De ce que la musique est l’art, et la philologie la science où le Juif a le mieux réussi, il ne faudrait pas conclure qu’il est impropre aux autres. Rien de plus faux. Il n’est peut-être pas une science, pas un art où les fils d’Israël n’aient fait leurs preuves. Cela n’est point pour nous surprendre, puisque nous avons montré que leur faculté maîtresse est le don d’adaptation. Quelques-uns regardent l’intelligence comme un instrument qui se prête également à tout. Si cela semble parfois vrai, c’est peut-être du Juif. Il y a des arts pour lesquels il a longtemps paru dénué de toute aptitude : la peinture, la sculpture, les arts plastiques en général. Mais voici qu’en Hollande, en Allemagne, en France, en Russie même, il a commencé à s’y mettre. On compte chaque année, à nos expositions, une cinquantaine d’artistes juifs. Beaucoup y ont obtenu des récompenses ; quelques-uns se sont fait un nom, tels qu’Emile Lévy, Lehmann, Heilbuth, Worms, tels que l’Allemand Liebermann ou l’Américain Mosler ; un ou deux ont une réputation européenne ; Josef Israëls, le peintre hollandais, et Antokolsky, le plus grand sculpteur qu’ait encore eu la Russie. D’où vient ici l’infériorité relative des Juifs ? De leur loi sans doute, de ce que, pendant trois mille ans, les images peintes ou sculptées leur ont été interdites comme des idoles. C’est là, si l’on veut, un trait de race, un trait sémitique, encore semble-t-il revenir plutôt à la religion qu’à la race.

******************************

§ TÂCHE DEMANDÉE 1: Résumez en deux phrases le texte sur les Juifs et les arts.
§ TÂCHE DEMANDÉE 2: Reformulez sous forme de liste le paragraphe du texte sur les Juifs et les arts qui commence par « De ce que la musique est l'art », en conservant ses faits principaux.
§ TÂCHE DEMANDÉE 3: Poursuivez le texte sur les Juifs et les arts à partir de sa dernière phrase.

******************************

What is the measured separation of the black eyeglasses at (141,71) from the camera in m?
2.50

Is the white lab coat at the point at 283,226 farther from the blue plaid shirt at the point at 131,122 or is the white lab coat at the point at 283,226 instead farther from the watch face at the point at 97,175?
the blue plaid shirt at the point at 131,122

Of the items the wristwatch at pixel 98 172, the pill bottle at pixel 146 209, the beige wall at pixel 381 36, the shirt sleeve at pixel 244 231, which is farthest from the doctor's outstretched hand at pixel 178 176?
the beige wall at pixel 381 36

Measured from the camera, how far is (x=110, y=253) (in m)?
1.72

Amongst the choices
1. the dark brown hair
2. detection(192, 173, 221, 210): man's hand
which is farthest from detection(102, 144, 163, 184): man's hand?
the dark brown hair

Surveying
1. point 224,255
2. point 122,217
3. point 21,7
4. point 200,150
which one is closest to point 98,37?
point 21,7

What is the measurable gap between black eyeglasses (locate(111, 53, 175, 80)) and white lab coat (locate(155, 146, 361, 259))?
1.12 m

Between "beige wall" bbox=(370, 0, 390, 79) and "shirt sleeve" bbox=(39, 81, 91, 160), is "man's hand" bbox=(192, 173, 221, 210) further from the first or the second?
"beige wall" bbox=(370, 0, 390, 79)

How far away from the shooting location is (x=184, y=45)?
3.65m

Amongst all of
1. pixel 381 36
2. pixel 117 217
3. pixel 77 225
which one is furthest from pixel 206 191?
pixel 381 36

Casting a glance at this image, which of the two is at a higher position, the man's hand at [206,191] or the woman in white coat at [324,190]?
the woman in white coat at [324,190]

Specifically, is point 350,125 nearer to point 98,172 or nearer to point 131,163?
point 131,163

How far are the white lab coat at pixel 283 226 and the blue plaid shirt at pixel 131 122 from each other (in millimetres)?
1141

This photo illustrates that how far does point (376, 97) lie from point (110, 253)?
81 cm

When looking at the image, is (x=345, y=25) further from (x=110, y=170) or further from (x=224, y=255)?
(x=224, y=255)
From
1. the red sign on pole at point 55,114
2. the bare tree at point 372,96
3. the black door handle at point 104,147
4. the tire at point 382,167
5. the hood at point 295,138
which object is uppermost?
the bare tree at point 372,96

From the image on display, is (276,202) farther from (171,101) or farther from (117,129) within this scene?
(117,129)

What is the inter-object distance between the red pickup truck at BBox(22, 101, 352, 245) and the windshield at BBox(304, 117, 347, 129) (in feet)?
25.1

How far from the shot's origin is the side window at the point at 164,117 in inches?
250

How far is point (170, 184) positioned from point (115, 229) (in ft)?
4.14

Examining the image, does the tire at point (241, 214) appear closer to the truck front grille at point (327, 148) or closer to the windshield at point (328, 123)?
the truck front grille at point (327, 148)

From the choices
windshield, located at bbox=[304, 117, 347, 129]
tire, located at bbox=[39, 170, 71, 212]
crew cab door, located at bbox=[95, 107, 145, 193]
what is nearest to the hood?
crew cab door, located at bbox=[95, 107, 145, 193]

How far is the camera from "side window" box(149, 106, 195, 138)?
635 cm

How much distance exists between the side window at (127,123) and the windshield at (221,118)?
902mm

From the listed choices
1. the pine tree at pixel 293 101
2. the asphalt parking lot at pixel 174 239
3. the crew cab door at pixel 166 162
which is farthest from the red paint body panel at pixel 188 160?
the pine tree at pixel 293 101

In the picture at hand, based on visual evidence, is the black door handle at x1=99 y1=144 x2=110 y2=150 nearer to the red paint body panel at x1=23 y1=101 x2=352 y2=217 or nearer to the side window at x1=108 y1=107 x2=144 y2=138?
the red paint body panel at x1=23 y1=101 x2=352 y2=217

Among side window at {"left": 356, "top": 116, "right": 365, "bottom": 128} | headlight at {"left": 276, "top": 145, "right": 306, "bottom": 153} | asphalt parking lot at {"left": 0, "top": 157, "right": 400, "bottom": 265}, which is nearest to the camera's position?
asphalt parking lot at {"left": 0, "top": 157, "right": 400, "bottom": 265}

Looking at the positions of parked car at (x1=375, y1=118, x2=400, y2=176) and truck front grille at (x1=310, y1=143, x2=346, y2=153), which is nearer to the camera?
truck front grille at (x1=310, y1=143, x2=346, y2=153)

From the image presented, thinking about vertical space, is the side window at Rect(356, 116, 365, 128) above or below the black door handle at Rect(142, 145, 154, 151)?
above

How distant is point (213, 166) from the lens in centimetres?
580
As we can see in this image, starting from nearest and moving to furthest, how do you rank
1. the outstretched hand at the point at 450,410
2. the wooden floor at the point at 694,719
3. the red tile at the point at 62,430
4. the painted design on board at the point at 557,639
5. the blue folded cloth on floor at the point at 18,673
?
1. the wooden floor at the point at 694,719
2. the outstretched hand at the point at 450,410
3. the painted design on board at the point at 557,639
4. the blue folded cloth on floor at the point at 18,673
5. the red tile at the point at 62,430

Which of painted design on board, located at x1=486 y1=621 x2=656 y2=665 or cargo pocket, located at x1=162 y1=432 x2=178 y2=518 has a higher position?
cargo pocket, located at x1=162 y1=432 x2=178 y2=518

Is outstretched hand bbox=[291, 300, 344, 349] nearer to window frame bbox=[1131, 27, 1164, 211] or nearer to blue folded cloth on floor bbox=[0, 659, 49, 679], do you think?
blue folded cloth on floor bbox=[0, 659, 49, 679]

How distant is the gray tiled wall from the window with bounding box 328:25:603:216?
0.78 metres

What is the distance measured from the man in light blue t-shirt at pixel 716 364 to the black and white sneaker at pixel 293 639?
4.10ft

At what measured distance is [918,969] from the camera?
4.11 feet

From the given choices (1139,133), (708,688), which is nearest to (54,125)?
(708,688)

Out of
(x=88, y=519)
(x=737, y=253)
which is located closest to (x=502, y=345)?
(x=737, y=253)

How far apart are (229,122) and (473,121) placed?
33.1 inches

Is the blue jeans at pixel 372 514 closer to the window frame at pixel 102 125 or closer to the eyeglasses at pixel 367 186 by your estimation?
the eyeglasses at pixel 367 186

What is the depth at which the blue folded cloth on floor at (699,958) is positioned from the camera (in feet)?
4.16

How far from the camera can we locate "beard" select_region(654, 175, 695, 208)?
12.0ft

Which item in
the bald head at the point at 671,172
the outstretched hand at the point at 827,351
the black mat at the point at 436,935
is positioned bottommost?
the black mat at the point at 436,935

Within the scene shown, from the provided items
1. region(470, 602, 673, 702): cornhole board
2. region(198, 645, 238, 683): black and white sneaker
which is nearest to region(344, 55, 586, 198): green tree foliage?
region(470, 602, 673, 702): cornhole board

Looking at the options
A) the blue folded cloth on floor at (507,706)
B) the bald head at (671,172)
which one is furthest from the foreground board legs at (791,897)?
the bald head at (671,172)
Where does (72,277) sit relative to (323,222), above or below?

******************************

§ RÉSULTAT ATTENDU 1: Si les Juifs ont surtout réussi dans la musique et la philologie, ils ont fait leurs preuves dans presque toutes les sciences et tous les arts, ce qui s'explique par leur don d'adaptation. Longtemps jugés dépourvus d'aptitude pour les arts plastiques, ils s'y sont mis en Hollande, en Allemagne, en France et en Russie, et leur infériorité relative dans ce domaine viendrait de leur loi, qui leur a interdit pendant trois mille ans les images peintes ou sculptées.

§ RÉSULTAT ATTENDU 2:
- La musique et la philologie sont les domaines où les Juifs ont le mieux réussi, mais ils ne sont pas inaptes aux autres.
- Il n'est peut-être pas une science ni un art où ils n'aient fait leurs preuves, grâce à leur don d'adaptation.
- Ils ont longtemps paru dénués d'aptitude pour la peinture, la sculpture et les arts plastiques en général.
- Ils ont commencé à s'y mettre en Hollande, en Allemagne, en France et en Russie.
- Une cinquantaine d'artistes juifs figurent chaque année aux expositions, et beaucoup y sont récompensés.
- Certains se sont fait un nom : Emile Lévy, Lehmann, Heilbuth, Worms, Liebermann, Mosler.
- Josef Israëls, peintre hollandais, et Antokolsky, le plus grand sculpteur qu'ait encore eu la Russie, ont une réputation européenne.
- Leur infériorité relative viendrait de leur loi, qui a interdit pendant trois mille ans les images peintes ou sculptées comme des idoles.
- Ce trait semble relever de la religion plutôt que de la race.

§ RÉSULTAT ATTENDU 3:
Faut-il en dire autant du goût de tant des fils de Jacob pour la musique, le plus moderne et à la fois le plus ancien des arts ? Je ne sais s’il est permis de voir là quelque chose de sémite et d’oriental, car je ne vois pas trop que les Orientaux aient montré de faculté spéciale pour la musique ; et s’il est vrai que l’Orient a ses quarts de ton, ses gammes, ses modes différens des nôtres, nos oreilles ne distinguent chez les compositeurs d’origine juive rien d’oriental ou de sémitique. Je croirais encore ici que cette prédilection de tant de Juifs pour le plus pénétrant et le plus intime de nos arts modernes tient, avant tout, à des causes historiques : à l’intimité de leur vie domestique, à leur isolement et à leur retraite forcée derrière les grilles du ghetto, à la liturgie de leur synagogue qui a toujours associé le chant à la prière, peut-être aussi à leurs souffrances qui les contraignaient à se replier sur eux-mêmes et leur rendaient plus chère la consolation des mélodies nationales. La nervosité même que nous avons remarquée chez eux les prédispose au plus vibrant de tous les arts, à celui qui a le plus de prise sur les nerfs ; c’était le seul, en tout cas, par où pût s’épancher leur sensibilité. Si les déportés de Babylonie, encore novices aux douleurs de l’exil, n’avaient pas le cœur de chanter devant leurs maîtres de Chaldée, la harpe d’Israël, tant de fois suspendue aux saules de l’étranger, ne pouvait longtemps demeurer muette. La harpe et le psaltérion ont accompagné les fils de Juda à travers toutes leurs pérégrinations, et l’hymne des cantiques de Sion a résonné au bord des fleuves des gentils.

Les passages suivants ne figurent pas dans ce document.